Pour une majorité de Libanais, Hassan Nasrallah s’est d’ailleurs mis au ban de la communauté libanaise en enlevant de façon irresponsable des militaires israéliens. Israël a pris en otage l’ensemble du peuple libanais, qui reste hanté par le cauchemar de la guerre civile. La tempête aveugle déclenchée par Israël n’a réussi qu’à susciter un mouvement de solidarité patriotique dans un pays soumis à des bombardements aussi meurtriers que désinvoltes, et à nourrir la haine dans le monde entier. Rien ne sera fondé sur la haine. C’est pourquoi il y a quelque chose de suicidaire pour Israël dans cette politique. Le Moyen-Orient, plus que jamais, et Israël aussi, ont besoin du Liban. C’est un pays arabe où a duré une présence chrétienne aussi ancienne que le christianisme. Au Liban plus qu’ailleurs, il reste possible de faire reculer ce que Fernand Braudel appelait « des haines de civilisation », celles qui menacent aujourd’hui le monde entier.

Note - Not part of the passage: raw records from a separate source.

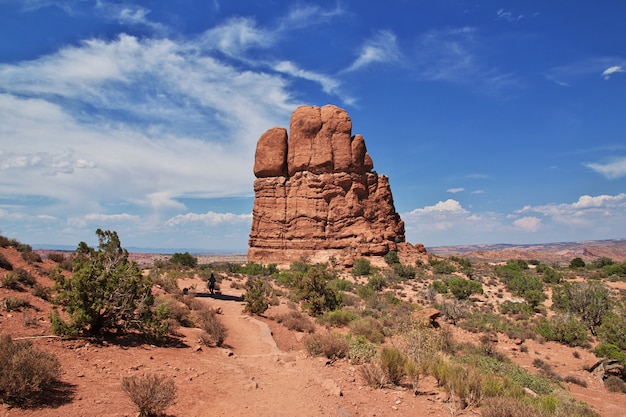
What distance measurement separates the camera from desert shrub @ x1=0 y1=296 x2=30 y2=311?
26.1 feet

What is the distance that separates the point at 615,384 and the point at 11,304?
15982mm

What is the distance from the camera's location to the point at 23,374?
4785mm

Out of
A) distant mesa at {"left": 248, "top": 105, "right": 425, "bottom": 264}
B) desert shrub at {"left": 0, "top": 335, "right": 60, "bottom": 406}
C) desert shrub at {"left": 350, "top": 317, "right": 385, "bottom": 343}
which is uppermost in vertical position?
Answer: distant mesa at {"left": 248, "top": 105, "right": 425, "bottom": 264}

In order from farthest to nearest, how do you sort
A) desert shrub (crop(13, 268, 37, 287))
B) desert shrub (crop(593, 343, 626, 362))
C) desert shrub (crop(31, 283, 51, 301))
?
desert shrub (crop(593, 343, 626, 362)) → desert shrub (crop(13, 268, 37, 287)) → desert shrub (crop(31, 283, 51, 301))

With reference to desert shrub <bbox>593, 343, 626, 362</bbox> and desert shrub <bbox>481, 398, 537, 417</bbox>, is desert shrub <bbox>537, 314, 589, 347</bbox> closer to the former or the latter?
desert shrub <bbox>593, 343, 626, 362</bbox>

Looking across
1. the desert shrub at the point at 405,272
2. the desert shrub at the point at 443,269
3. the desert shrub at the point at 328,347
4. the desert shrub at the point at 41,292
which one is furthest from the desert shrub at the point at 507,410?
the desert shrub at the point at 443,269

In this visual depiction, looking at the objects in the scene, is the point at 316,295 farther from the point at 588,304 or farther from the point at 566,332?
the point at 588,304

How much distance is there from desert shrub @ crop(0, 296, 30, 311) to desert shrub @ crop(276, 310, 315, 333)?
7.57 m

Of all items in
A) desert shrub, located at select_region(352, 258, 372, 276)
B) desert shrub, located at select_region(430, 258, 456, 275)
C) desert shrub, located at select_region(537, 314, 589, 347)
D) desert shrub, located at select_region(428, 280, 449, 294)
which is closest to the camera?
desert shrub, located at select_region(537, 314, 589, 347)

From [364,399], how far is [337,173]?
130 feet

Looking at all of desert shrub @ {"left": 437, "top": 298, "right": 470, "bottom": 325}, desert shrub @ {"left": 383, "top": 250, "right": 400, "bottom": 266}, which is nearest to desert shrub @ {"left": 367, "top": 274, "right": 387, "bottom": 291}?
desert shrub @ {"left": 437, "top": 298, "right": 470, "bottom": 325}

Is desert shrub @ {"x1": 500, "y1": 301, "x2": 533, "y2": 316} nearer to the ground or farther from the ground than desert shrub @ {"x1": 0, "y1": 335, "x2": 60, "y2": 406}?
nearer to the ground

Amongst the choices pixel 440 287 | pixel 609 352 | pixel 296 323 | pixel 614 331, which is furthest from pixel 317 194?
pixel 609 352

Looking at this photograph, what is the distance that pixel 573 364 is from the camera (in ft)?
42.4
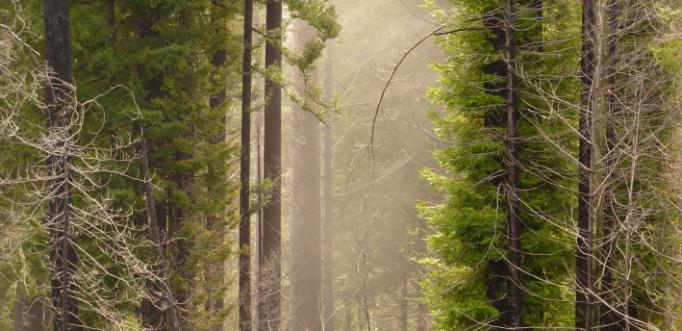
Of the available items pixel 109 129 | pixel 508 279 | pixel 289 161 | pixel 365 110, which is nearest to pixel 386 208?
pixel 365 110

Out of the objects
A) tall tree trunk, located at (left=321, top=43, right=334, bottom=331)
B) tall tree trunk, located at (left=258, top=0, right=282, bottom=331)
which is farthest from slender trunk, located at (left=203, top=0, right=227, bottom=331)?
tall tree trunk, located at (left=321, top=43, right=334, bottom=331)

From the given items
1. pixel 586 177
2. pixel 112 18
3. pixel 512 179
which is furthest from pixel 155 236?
pixel 586 177

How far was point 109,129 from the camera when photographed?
1301cm

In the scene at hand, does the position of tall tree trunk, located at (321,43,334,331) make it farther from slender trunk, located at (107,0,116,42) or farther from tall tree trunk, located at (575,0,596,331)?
tall tree trunk, located at (575,0,596,331)

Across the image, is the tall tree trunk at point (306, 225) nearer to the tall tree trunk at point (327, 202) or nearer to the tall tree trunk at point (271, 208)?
the tall tree trunk at point (327, 202)

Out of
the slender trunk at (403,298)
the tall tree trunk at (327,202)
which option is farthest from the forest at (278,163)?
the tall tree trunk at (327,202)

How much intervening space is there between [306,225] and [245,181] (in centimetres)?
1515

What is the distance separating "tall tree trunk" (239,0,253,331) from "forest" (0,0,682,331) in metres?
0.04

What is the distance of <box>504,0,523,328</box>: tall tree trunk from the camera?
9453 millimetres

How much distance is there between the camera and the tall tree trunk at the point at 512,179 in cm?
945

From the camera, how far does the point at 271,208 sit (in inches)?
691

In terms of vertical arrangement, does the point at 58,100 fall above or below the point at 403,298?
above

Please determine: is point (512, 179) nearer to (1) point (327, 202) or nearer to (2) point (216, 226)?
(2) point (216, 226)

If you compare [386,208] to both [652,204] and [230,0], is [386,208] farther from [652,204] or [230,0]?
[652,204]
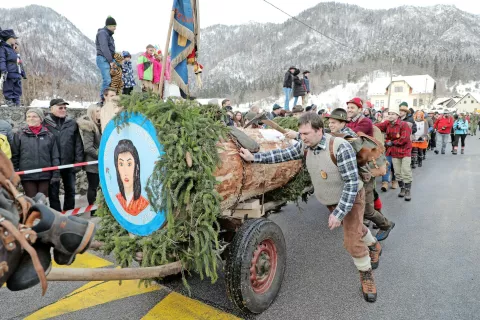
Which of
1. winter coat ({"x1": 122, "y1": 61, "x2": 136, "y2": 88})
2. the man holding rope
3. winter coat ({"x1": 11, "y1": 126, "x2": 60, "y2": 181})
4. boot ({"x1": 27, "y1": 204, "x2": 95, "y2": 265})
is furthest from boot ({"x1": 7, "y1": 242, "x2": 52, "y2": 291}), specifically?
winter coat ({"x1": 122, "y1": 61, "x2": 136, "y2": 88})

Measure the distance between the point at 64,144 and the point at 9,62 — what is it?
9.58ft

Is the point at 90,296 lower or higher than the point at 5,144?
lower

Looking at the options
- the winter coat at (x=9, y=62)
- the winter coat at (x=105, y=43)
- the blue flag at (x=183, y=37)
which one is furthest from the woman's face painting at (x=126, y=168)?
→ the winter coat at (x=9, y=62)

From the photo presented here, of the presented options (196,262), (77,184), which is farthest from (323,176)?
(77,184)

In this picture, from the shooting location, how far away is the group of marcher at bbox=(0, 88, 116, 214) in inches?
189

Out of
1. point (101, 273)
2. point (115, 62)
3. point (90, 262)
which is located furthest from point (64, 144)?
point (101, 273)

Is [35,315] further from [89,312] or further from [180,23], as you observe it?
[180,23]

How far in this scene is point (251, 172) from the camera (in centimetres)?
321

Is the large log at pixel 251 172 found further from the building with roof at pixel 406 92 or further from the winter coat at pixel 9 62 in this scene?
the building with roof at pixel 406 92

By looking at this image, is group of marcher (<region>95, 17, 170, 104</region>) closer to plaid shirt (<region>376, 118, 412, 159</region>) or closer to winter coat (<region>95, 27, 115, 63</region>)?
winter coat (<region>95, 27, 115, 63</region>)

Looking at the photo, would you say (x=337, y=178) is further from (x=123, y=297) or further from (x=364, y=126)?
(x=123, y=297)

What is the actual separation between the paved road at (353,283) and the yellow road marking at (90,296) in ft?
0.12

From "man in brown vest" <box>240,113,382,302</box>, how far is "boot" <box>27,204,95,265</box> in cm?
167

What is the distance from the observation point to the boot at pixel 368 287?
10.4 ft
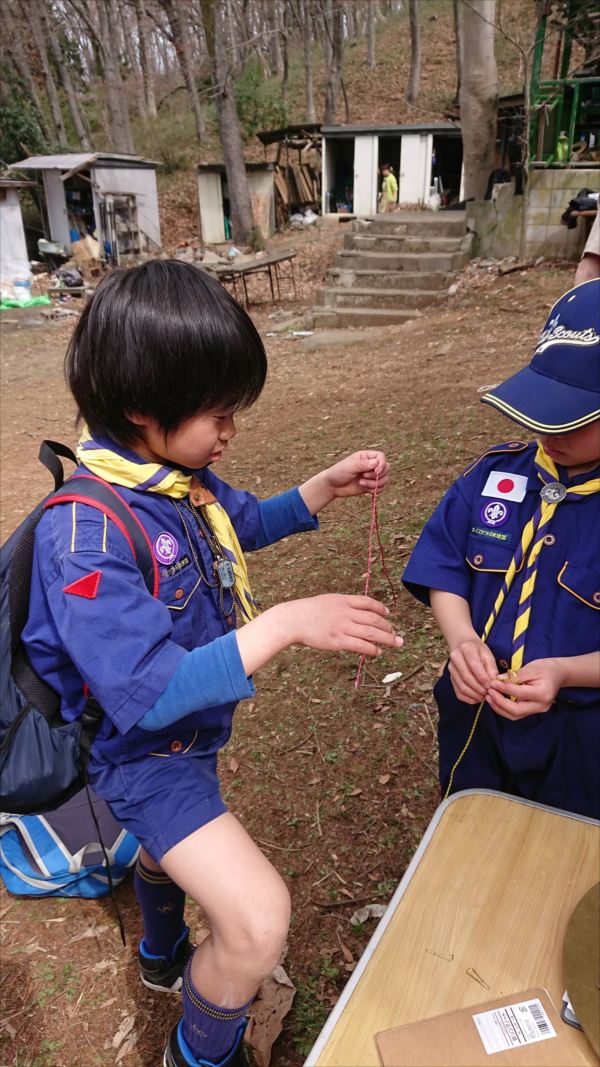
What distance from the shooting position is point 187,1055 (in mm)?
1559

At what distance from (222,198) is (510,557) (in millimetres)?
24320

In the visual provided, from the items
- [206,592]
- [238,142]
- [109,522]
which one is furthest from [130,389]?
[238,142]

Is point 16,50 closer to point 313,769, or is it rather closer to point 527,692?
point 313,769

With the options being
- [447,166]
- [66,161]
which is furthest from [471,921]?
[447,166]

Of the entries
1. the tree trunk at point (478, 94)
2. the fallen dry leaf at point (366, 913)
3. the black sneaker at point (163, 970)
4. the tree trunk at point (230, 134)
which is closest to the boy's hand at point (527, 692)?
the fallen dry leaf at point (366, 913)

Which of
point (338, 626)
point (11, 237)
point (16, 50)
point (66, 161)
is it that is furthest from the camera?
point (16, 50)

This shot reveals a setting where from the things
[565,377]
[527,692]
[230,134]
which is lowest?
[527,692]

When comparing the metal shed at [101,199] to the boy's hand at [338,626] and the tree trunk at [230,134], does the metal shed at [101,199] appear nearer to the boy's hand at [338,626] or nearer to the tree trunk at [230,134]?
the tree trunk at [230,134]

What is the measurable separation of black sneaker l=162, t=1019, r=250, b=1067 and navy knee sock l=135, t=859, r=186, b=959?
0.32 m

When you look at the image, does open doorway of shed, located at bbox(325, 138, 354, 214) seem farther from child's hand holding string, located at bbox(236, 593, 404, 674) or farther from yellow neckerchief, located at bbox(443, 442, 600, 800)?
child's hand holding string, located at bbox(236, 593, 404, 674)

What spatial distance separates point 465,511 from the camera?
1.80 m

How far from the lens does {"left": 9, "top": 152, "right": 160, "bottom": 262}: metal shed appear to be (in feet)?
64.2

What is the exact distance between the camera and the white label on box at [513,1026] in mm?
1029

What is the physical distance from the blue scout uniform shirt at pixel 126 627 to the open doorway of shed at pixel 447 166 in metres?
23.1
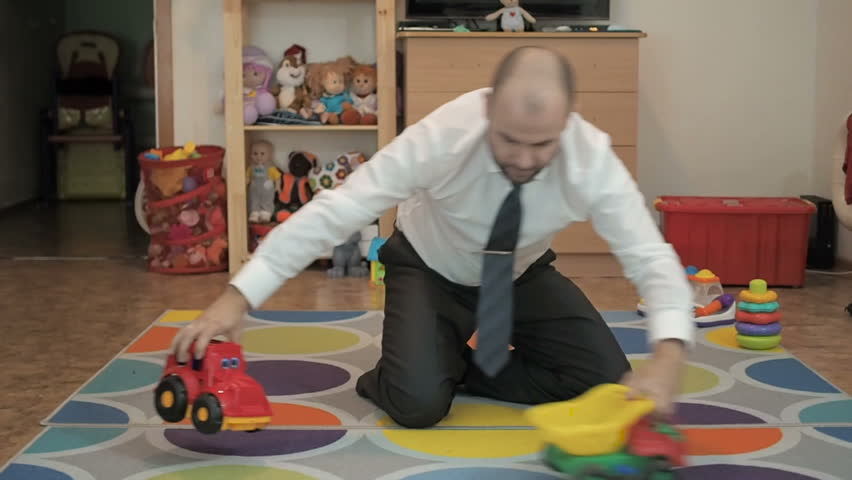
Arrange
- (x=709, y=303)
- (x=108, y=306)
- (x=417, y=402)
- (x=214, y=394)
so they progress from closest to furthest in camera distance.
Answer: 1. (x=214, y=394)
2. (x=417, y=402)
3. (x=709, y=303)
4. (x=108, y=306)

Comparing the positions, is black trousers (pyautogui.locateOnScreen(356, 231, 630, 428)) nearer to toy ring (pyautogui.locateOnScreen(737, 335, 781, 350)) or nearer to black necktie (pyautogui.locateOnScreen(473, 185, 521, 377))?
black necktie (pyautogui.locateOnScreen(473, 185, 521, 377))

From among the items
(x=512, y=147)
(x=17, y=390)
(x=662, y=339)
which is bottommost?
(x=17, y=390)

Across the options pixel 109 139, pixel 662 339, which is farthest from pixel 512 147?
pixel 109 139

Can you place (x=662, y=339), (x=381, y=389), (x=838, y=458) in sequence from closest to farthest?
(x=662, y=339), (x=838, y=458), (x=381, y=389)

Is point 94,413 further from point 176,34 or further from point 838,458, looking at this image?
point 176,34

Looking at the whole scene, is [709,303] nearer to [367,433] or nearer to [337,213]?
[367,433]

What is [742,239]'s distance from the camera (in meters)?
3.51

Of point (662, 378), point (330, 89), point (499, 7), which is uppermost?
point (499, 7)

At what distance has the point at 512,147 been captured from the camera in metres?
1.59

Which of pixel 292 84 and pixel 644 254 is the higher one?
pixel 292 84

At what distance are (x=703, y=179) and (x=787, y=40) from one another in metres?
0.58

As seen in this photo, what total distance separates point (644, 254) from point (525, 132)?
0.93 feet

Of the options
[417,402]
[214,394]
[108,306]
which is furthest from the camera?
[108,306]

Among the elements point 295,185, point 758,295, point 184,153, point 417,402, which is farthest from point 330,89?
point 417,402
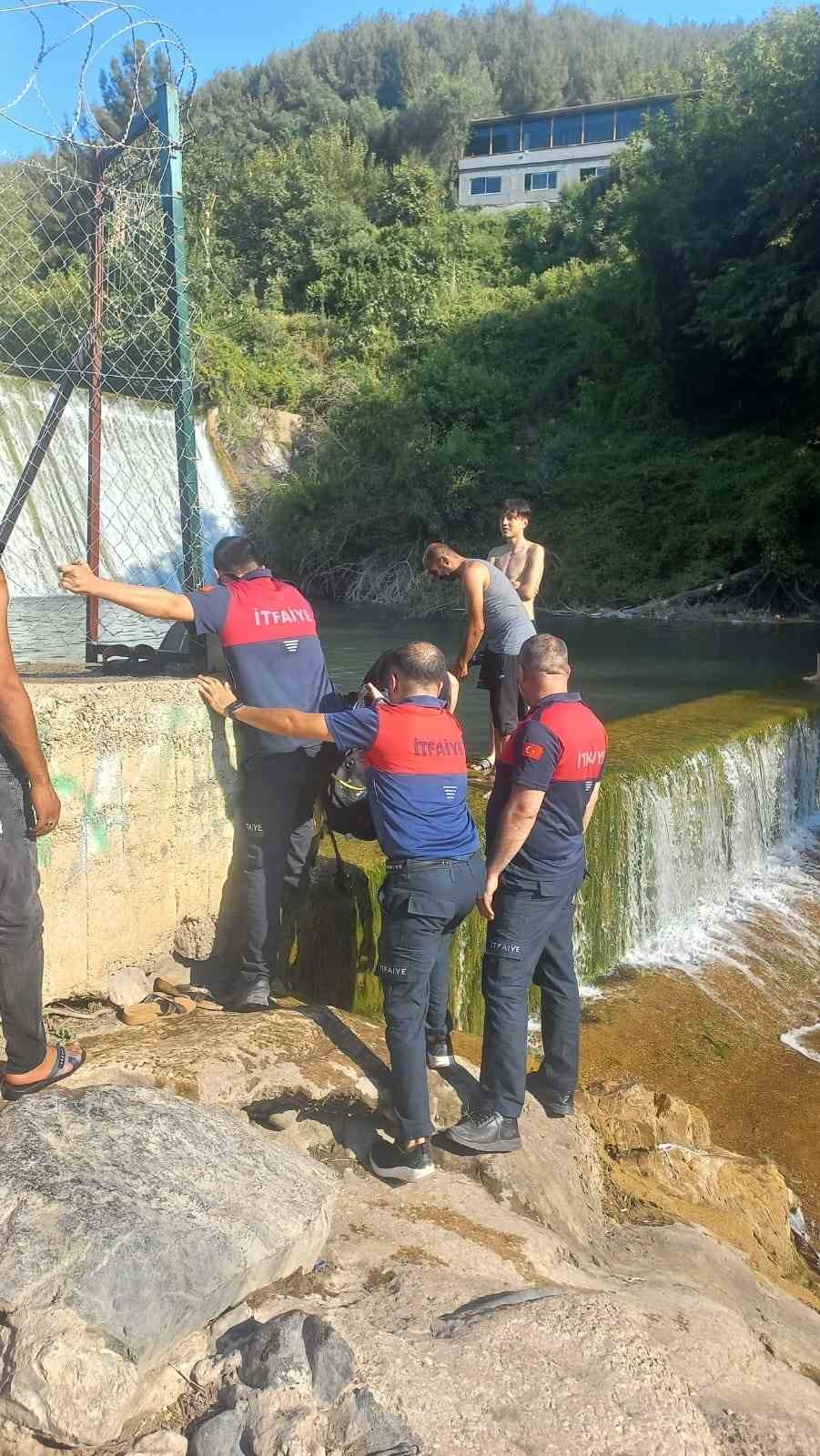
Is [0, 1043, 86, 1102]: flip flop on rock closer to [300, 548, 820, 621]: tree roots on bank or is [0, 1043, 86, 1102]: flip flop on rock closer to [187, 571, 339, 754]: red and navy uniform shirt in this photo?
[187, 571, 339, 754]: red and navy uniform shirt

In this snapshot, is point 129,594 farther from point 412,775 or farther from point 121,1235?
point 121,1235

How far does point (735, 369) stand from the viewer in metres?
26.7

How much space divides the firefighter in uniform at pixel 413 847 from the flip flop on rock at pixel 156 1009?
3.36ft

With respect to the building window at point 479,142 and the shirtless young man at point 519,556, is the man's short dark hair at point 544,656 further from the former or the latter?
the building window at point 479,142

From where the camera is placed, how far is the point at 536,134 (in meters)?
A: 54.1

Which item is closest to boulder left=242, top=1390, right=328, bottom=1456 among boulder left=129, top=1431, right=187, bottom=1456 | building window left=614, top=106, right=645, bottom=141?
boulder left=129, top=1431, right=187, bottom=1456

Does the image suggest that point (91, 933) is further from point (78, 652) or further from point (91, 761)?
point (78, 652)

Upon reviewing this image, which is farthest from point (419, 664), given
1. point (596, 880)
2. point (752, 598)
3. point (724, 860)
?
point (752, 598)

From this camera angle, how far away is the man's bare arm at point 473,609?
6.39 m

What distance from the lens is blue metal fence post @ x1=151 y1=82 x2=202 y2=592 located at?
4652 millimetres

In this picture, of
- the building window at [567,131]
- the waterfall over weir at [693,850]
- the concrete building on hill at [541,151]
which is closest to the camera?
the waterfall over weir at [693,850]

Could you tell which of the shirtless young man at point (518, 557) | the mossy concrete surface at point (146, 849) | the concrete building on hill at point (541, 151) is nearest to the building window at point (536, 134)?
the concrete building on hill at point (541, 151)

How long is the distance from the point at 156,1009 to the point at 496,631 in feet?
10.2

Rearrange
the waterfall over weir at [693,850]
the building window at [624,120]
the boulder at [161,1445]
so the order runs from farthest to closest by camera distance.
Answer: the building window at [624,120]
the waterfall over weir at [693,850]
the boulder at [161,1445]
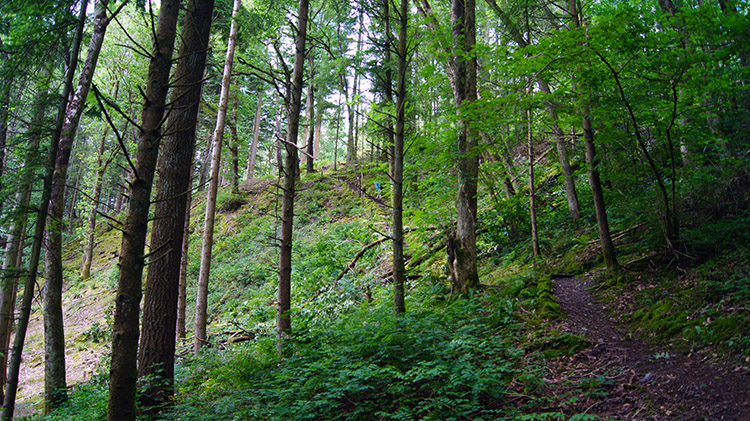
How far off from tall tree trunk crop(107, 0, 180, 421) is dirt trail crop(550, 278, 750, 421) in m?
3.71

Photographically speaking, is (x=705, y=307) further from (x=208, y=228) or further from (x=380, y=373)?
(x=208, y=228)

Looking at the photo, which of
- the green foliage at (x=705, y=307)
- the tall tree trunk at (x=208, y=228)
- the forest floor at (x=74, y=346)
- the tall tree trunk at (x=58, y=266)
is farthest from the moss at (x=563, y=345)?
the forest floor at (x=74, y=346)

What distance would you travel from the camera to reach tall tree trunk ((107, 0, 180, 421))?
119 inches

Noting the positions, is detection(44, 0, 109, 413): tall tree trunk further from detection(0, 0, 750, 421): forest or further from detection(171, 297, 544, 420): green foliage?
detection(171, 297, 544, 420): green foliage

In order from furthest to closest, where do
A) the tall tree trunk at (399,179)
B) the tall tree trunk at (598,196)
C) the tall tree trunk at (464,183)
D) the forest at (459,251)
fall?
the tall tree trunk at (464,183), the tall tree trunk at (598,196), the tall tree trunk at (399,179), the forest at (459,251)

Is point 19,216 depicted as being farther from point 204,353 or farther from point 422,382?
point 422,382

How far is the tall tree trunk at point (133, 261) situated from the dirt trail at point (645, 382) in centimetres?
371

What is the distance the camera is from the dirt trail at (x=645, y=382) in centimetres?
312

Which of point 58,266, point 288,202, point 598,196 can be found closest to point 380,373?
point 288,202

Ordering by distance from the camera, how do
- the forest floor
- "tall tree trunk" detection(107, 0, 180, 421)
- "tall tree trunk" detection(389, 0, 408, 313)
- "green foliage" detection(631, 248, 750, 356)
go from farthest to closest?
the forest floor, "tall tree trunk" detection(389, 0, 408, 313), "green foliage" detection(631, 248, 750, 356), "tall tree trunk" detection(107, 0, 180, 421)

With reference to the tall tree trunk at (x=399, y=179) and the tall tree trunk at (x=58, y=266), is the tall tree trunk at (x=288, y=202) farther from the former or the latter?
the tall tree trunk at (x=58, y=266)

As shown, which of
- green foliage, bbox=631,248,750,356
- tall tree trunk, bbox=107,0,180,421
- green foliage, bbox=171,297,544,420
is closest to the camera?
tall tree trunk, bbox=107,0,180,421

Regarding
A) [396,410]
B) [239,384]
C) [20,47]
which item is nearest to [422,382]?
[396,410]

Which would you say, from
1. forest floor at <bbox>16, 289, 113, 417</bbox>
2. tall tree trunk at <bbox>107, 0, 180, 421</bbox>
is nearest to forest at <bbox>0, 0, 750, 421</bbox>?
tall tree trunk at <bbox>107, 0, 180, 421</bbox>
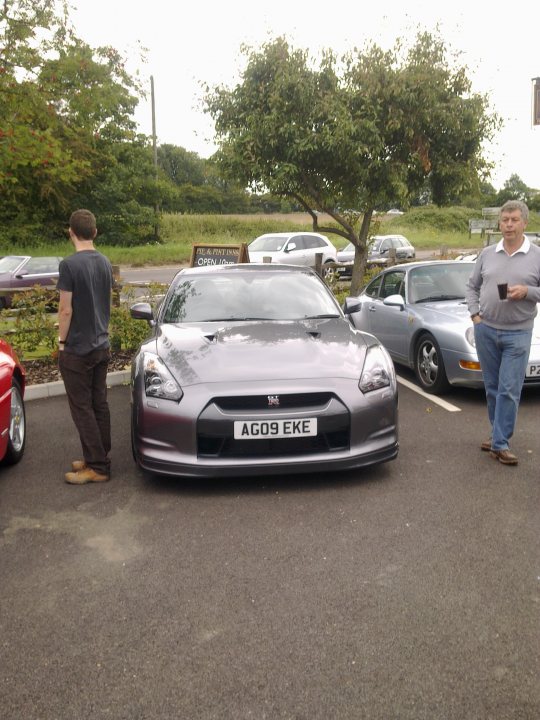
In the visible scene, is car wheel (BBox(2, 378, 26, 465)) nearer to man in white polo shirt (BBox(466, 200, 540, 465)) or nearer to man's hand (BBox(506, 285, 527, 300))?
man in white polo shirt (BBox(466, 200, 540, 465))

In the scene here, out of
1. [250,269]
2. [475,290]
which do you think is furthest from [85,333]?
[475,290]

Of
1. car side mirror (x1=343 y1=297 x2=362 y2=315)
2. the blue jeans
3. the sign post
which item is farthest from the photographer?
the sign post

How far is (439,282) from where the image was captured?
8195mm

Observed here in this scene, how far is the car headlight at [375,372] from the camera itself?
189 inches

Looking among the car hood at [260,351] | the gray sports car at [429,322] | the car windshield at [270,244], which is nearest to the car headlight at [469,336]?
the gray sports car at [429,322]

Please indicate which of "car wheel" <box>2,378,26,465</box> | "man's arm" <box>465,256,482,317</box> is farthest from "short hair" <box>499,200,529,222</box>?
"car wheel" <box>2,378,26,465</box>

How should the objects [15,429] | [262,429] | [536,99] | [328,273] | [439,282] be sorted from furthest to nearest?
1. [536,99]
2. [328,273]
3. [439,282]
4. [15,429]
5. [262,429]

Il y a moins d’un mois, des chanteurs et des musiciens, israéliens et palestiniens, étaient venus chanter dans quinze villes de France, d’une seule voix et main dans la main. à Nancy, à Marseille, à Rennes, à Dunkerque, à Paris, leurs chants, leur présence témoignaient d’une volonté commune de paix. L’un d’eux, Habib Awwad, chanteur palestinien du groupe Karawan d’Ibillin (en Galilée), un touche-à-tout souriant et père de quatre enfants, a été tué dimanche par une roquette tirée du Liban sud. L’une de ses amies de tournée, Limor, une jolie chanteuse israélienne, a dit que cette mort la renvoyait dans le pire de ses cauchemars. Ce cauchemar est celui de tous les peuples de cette région ; la paix ne se divisera pas. Le désarmement du Hezbollah va devenir plus que jamais à l’ordre du jour. Ne nous trompons pas. Chacun sait bien que seule la paix entre Israël et les Palestiniens désarmera les folies et les haines, au Liban et ailleurs.